15 percent. I feel like it’s… what’s better than probability for a species groping in the dark trying to figure out what’s going on? Like, probability is exactly what you want instead of camps—100 camps—which is just saying, “Do it, and then do it, and then get it done.” I know something tells me that the whole concept of probability breaks down when it comes to this stuff.

Well, I just think it’s a useful way of expressing how—expressing why you feel, because you can hear someone talk about it forever and you think that they are sure that we’re all doomed. And then they say their p-doom is 20, and you say, “Oh, okay.” I was thinking, you know, just… it succinctly shows you the counter-systems might be something like, as long as you think in probabilities, then you have too much uncertainty.

Whereas if you think you can have a self-fulfilling and self-unfulfilling prophecies, it’s like a way to be wishy-washy? Yeah. Well, it’s… it’s a way to hyperstition things into reality—to make them real just because you’ve, like, put so much force into it. Like Eliezer, you know, he’s a pretty high p-doom and you could say that…

Yeah, I don’t want that!
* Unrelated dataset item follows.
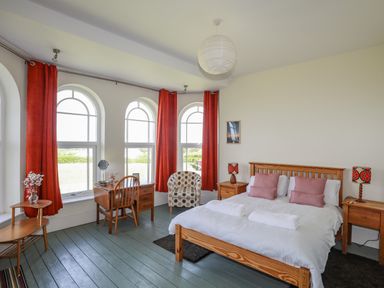 A bedroom with a wooden bed desk chair and polka dot armchair by windows with red curtains at Plas Newydd in Llanfaelog near Rhosneigr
Yeah, well, thoughts do create things. You know, there is some degree that’s what’s the mindfuck right now is it’s like we’re trying to… we’re trying to like figure out what’s true, but we’re also trying to figure out how we should talk in the most useful way to govern, to nudge human behavior of others.

You know, it’s like climate change; you can think we’re on the right trajectory, but if you say that and that becomes the thing, then everyone acts differently and now we’re not in the right trajectory. So it’s like, it’s a weird thing where you’re trying to figure out what the ideal mindset is. Yeah, a friend called it that. In the friend’s term, it was a self-unfulfilling prophecy. As long as we take it really seriously, it’s going to be fine.

If we think it’s fine, it’s going to be a total disaster. And I think that’s kind of where we are. People have been taking a lot of effort, and we were at a conference and people were talking about what they do—like 20, 25 percent of people are like, “I’m working on climate change.” Whoa. It’s some effort going into it.

Yeah. Right. Thank you very much. All right, thank you.